The new concept, called Only Sometimes, will bring creative collaborations to special events, festivals and concerts.

Pretty Decent Concepts founders Teddy Myers, Thor Nguyen and Kaitlin Myers are no strangers to working with large events. Their collective experience serving at the Super Bowl with Guy Fieri, producing large-scale tailgates and other events bolstered the group’s decision to set out on their own.

This weekend, Only Sometimes will debut its first pop-up at the Goldrush Music Festival, called Samurai Saloon.

The mashup was first announced on Instagram five days before the music festival in a short cinematic showdown set in one of the old Western-style buildings at Rawhide Western Town.

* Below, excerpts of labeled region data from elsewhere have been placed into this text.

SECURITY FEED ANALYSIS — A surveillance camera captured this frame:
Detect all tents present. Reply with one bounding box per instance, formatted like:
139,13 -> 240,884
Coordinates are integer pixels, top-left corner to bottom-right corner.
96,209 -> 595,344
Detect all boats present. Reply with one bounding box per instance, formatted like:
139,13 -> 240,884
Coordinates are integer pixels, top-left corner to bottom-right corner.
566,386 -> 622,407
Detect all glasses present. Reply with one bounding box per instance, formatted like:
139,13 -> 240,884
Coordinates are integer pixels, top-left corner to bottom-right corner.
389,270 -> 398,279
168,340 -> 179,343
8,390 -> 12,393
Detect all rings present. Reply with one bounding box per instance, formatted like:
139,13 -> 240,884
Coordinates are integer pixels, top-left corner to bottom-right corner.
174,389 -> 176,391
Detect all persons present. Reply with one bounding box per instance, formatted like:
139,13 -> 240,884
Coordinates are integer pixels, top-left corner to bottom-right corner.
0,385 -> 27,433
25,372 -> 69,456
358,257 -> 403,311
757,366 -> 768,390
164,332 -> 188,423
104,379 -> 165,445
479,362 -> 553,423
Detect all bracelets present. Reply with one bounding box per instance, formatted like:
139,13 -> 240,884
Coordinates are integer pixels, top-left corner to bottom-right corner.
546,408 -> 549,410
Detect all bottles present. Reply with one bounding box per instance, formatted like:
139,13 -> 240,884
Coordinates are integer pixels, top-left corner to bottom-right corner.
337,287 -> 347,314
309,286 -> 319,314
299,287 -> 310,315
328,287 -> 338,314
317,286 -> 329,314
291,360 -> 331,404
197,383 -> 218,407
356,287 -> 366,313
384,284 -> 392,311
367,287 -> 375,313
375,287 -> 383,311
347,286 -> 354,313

“Seeing people supportive of a collaborative event like this was really fun and exciting,” Myers said. “Now the next bit of excitement will be seeing the first guest come through and getting their initial reactions of what we've created for them.”

The team carefully curated the Samurai Saloon’s vibe for the almost sold-out weekend-long desert EDM festival. The event will take place on Friday and Saturday in Chandler.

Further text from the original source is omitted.